Ungekürzter Text "Dantons Tod" von Georg Büchner (Seite 32)

IV, 8

Eine Straße

LUCILE. Es ist doch was wie Ernst darin. Ich will einmal nachdenken. Ich fange an so was zu begreifen.

Sterben – Sterben – Es darf ja Alles leben, Alles, die kleine Mücke da, der Vogel. Warum denn er nicht? Der Strom des Lebens müßte stocken, wenn nur der eine Tropfen verschüttet würde. Die Erde müßte eine Wunde bekommen von dem Streich.

Es regt sich Alles, die Uhren gehen, die Glocken schlagen, die Leute laufen, das Wasser rinnt und so, so Alles weiter bis da, dahin – nein! es darf nicht geschehen, nein – ich will mich auf den Boden setzen und schreien, daß erschrocken Alles stehn bleibt, Alles stockt, sich nichts mehr regt.

Sie setzt sich nieder, verhüllt sich die Augen und stößt einen Schrei aus. Nach einer Pause erhebt sie sich.
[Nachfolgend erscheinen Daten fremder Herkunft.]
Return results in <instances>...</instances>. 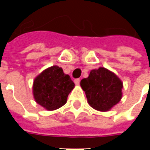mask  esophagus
<instances>
[{"instance_id": "esophagus-1", "label": "esophagus", "mask_w": 150, "mask_h": 150, "mask_svg": "<svg viewBox=\"0 0 150 150\" xmlns=\"http://www.w3.org/2000/svg\"><path fill=\"white\" fill-rule=\"evenodd\" d=\"M74 82H75V85H79V83H80V79H75Z\"/></svg>"}]
</instances>
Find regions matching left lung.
Wrapping results in <instances>:
<instances>
[{"label": "left lung", "mask_w": 150, "mask_h": 150, "mask_svg": "<svg viewBox=\"0 0 150 150\" xmlns=\"http://www.w3.org/2000/svg\"><path fill=\"white\" fill-rule=\"evenodd\" d=\"M89 104L100 111H107L121 100L123 85L115 74L104 68L92 70L81 81Z\"/></svg>", "instance_id": "left-lung-1"}]
</instances>
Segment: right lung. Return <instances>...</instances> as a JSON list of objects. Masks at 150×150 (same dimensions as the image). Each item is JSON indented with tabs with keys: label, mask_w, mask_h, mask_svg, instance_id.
Returning a JSON list of instances; mask_svg holds the SVG:
<instances>
[{
	"label": "right lung",
	"mask_w": 150,
	"mask_h": 150,
	"mask_svg": "<svg viewBox=\"0 0 150 150\" xmlns=\"http://www.w3.org/2000/svg\"><path fill=\"white\" fill-rule=\"evenodd\" d=\"M74 86L75 83L69 75L63 72L62 68L52 66L34 80V98L42 107L54 110L65 104Z\"/></svg>",
	"instance_id": "add662e5"
}]
</instances>
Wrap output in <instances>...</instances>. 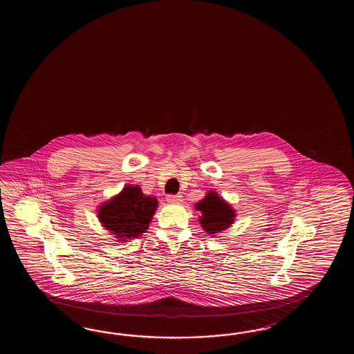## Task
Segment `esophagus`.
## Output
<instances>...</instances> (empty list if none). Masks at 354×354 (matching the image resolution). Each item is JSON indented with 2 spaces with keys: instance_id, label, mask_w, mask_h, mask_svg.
I'll return each mask as SVG.
<instances>
[{
  "instance_id": "obj_1",
  "label": "esophagus",
  "mask_w": 354,
  "mask_h": 354,
  "mask_svg": "<svg viewBox=\"0 0 354 354\" xmlns=\"http://www.w3.org/2000/svg\"><path fill=\"white\" fill-rule=\"evenodd\" d=\"M182 197L183 196H180V194H169L166 197V200L169 203H172V204H179V203H182Z\"/></svg>"
}]
</instances>
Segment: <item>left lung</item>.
<instances>
[{"label":"left lung","instance_id":"1","mask_svg":"<svg viewBox=\"0 0 354 354\" xmlns=\"http://www.w3.org/2000/svg\"><path fill=\"white\" fill-rule=\"evenodd\" d=\"M196 209L201 212L200 225L207 235L225 231L235 221V210L214 191L206 193L204 198L196 204Z\"/></svg>","mask_w":354,"mask_h":354}]
</instances>
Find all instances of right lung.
<instances>
[{"label":"right lung","mask_w":354,"mask_h":354,"mask_svg":"<svg viewBox=\"0 0 354 354\" xmlns=\"http://www.w3.org/2000/svg\"><path fill=\"white\" fill-rule=\"evenodd\" d=\"M157 206L156 197L144 194L139 185L127 184L122 192L100 206L97 218L118 241H127L147 232Z\"/></svg>","instance_id":"1"}]
</instances>
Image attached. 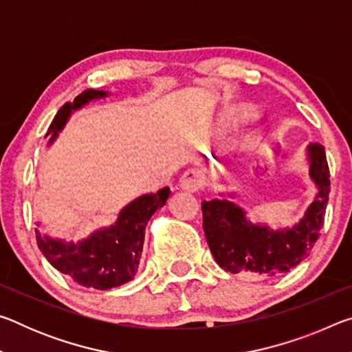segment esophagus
Segmentation results:
<instances>
[{
  "mask_svg": "<svg viewBox=\"0 0 352 352\" xmlns=\"http://www.w3.org/2000/svg\"><path fill=\"white\" fill-rule=\"evenodd\" d=\"M182 186L186 190H199L200 189V183L197 180V177L194 175V172H184V175L182 177Z\"/></svg>",
  "mask_w": 352,
  "mask_h": 352,
  "instance_id": "esophagus-1",
  "label": "esophagus"
}]
</instances>
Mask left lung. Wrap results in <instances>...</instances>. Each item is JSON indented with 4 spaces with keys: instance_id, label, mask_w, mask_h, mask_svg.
Wrapping results in <instances>:
<instances>
[{
    "instance_id": "left-lung-1",
    "label": "left lung",
    "mask_w": 352,
    "mask_h": 352,
    "mask_svg": "<svg viewBox=\"0 0 352 352\" xmlns=\"http://www.w3.org/2000/svg\"><path fill=\"white\" fill-rule=\"evenodd\" d=\"M307 153L311 177L320 192L294 228L272 231L264 225L252 223L245 219V212L230 200L214 199L201 204L208 245L223 270L275 276L292 270L312 252L324 225L331 174L323 146L314 142L307 147Z\"/></svg>"
}]
</instances>
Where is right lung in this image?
Masks as SVG:
<instances>
[{
	"label": "right lung",
	"mask_w": 352,
	"mask_h": 352,
	"mask_svg": "<svg viewBox=\"0 0 352 352\" xmlns=\"http://www.w3.org/2000/svg\"><path fill=\"white\" fill-rule=\"evenodd\" d=\"M105 96L104 91L85 90L73 102L65 104L51 122L46 136L56 138L58 130L67 122L71 110H76L94 98ZM169 188L155 194L141 195L119 212L116 223L110 228L96 231L87 241L74 245L40 236L35 230L37 245L50 264L68 275L74 283L88 289L109 290L132 281L140 265L144 243L146 225L157 208H162L169 199Z\"/></svg>",
	"instance_id": "right-lung-1"
}]
</instances>
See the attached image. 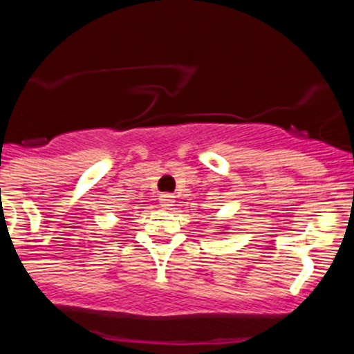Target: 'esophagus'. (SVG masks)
Listing matches in <instances>:
<instances>
[{
    "label": "esophagus",
    "mask_w": 354,
    "mask_h": 354,
    "mask_svg": "<svg viewBox=\"0 0 354 354\" xmlns=\"http://www.w3.org/2000/svg\"><path fill=\"white\" fill-rule=\"evenodd\" d=\"M159 205H161L162 209H171V205H174V196H171V195H161V196H159Z\"/></svg>",
    "instance_id": "obj_1"
}]
</instances>
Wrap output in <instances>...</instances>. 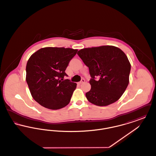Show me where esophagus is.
I'll list each match as a JSON object with an SVG mask.
<instances>
[{
  "mask_svg": "<svg viewBox=\"0 0 156 156\" xmlns=\"http://www.w3.org/2000/svg\"><path fill=\"white\" fill-rule=\"evenodd\" d=\"M85 81V79H83V78H82L81 80V81L79 82V84H81L82 83H83Z\"/></svg>",
  "mask_w": 156,
  "mask_h": 156,
  "instance_id": "esophagus-1",
  "label": "esophagus"
}]
</instances>
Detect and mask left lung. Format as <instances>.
Segmentation results:
<instances>
[{"instance_id": "left-lung-1", "label": "left lung", "mask_w": 156, "mask_h": 156, "mask_svg": "<svg viewBox=\"0 0 156 156\" xmlns=\"http://www.w3.org/2000/svg\"><path fill=\"white\" fill-rule=\"evenodd\" d=\"M77 54L89 68L91 88L85 94L88 101L99 106L117 101L129 82L131 66L126 54L112 45L83 48Z\"/></svg>"}]
</instances>
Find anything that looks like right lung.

Das hilft nichts, da ist noch Alles wie sonst, die Häuser, die Gasse, der Wind geht, die Wolken ziehen. – Wir müssen's wohl leiden.

Einige Weiber kommen die Gasse herunter.

ERSTES WEIB. Ein hübscher Mann, der Hérault.

ZWEITES WEIB. Wie er beym Constitutionsfest so am Triumphbogen stand da dacht' ich so, der muß sich gut auf der Guillotine ausnehmen, dacht' ich. Das war so ne Ahnung.

DRITTES WEIB. Ja man muß die Leute in allen Verhältnissen sehen, es ist recht gut, daß das Sterben so öffentlich wird. Sie gehen vorbey.

LUCILE. Mein Camille! Wo soll ich dich jezt suchen?

 

IV, 9

Der Revolutionsplatz

Zwei Henker an der Guillotine beschäftigt.

 

ERSTER HENKER steht auf der Guillotine und singt.

Und wann ich hame geh

Scheint der Mond so scheeh…

ZWEITER HENKER. He! Holla! Bist bald fertig?

ERSTER HENKER. Gleich, gleich!

Singt. Scheint in meines Ellervaters Fenster

Kerl wo bleibst so lang bey de Menscher?

So! die Jacke her!

Sie gehn singend ab.

Und wann ich hame geh.

Scheint der Mond so scheeh.

LUCILE tritt auf und setzt sich auf die Stufen der Guillotine. Ich setze mich auf deinen Schooß, du stiller Todesengel.

Sie singt.

Es ist ein Schnitter, der heißt Tod,

Hat Gewalt vom höchsten Gott.

Du liebe Wiege, die du meinen Camille in Schlaf gelullt, ihn unter deinen Rosen erstickt hast.

Du Todtenglocke, die du ihn mit deiner süßen Zunge zu Grabe sangst. Sie singt.

Viel hunderttausend ungezählt,

Was nur unter die Sichel fällt.

Eine Patrouille tritt auf.

EIN BÜRGER. He werda?

LUCILE. Es lebe der König!

BÜRGER. Im Namen der Republik.

Sie wird von der Wache umringt und weggeführt.